» Work item
Please give again every entry exactly as it appears, setting aside the pictures.

╭─ Material for this task

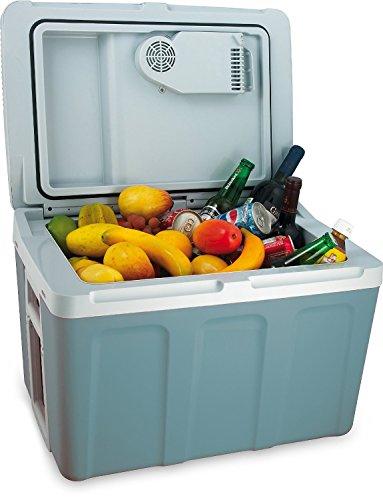 45 Liter Kühlbox / Mini Kühlschrank 12v 230V (Kombi Kühltasche geeignet für AUTO und Steckdose, zusätzliche Warmhaltefunktion)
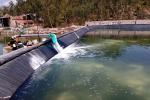 Quy chuẩn kỹ thuật sản phẩm xử lý môi trường nuôi thủy sản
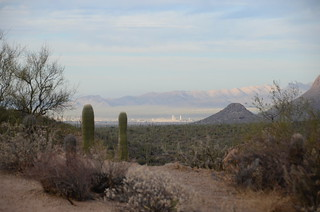 Tucson city view from the forest | by Pierre Yeremian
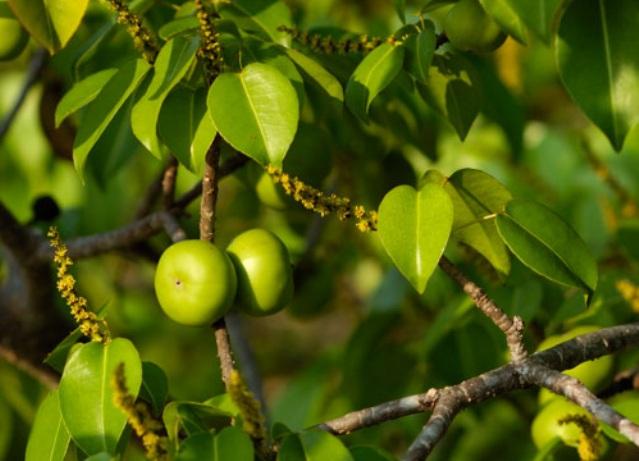 Топ-8 самых ядовитых растений на нашей планете - интересное в мире 7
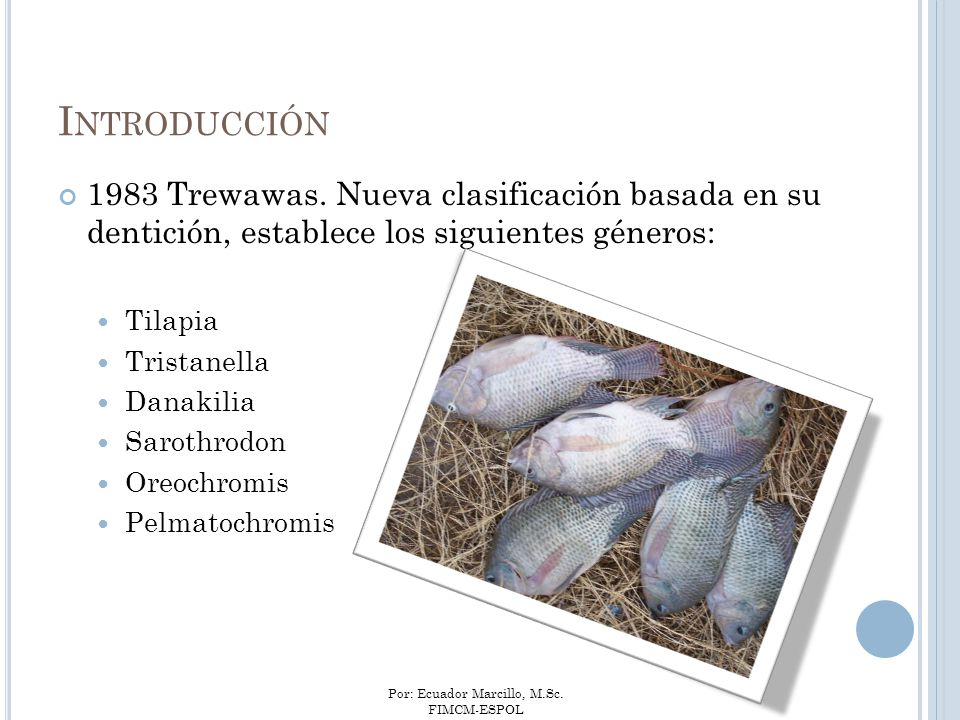 Introducción 1983 Trewawas. Nueva clasificación basada en su dentición, establece los siguientes géneros:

╰─

» Task output
 45 Liter Kühlbox / Mini Kühlschrank 12v 230V (Kombi Kühltasche geeignet für AUTO und Steckdose, zusätzliche Warmhaltefunktion)
 Quy chuẩn kỹ thuật sản phẩm xử lý môi trường nuôi thủy sản
 Tucson city view from the forest | by Pierre Yeremian
 Топ-8 самых ядовитых растений на нашей планете - интересное в мире 7
 Introducción 1983 Trewawas. Nueva clasificación basada en su dentición, establece los siguientes géneros:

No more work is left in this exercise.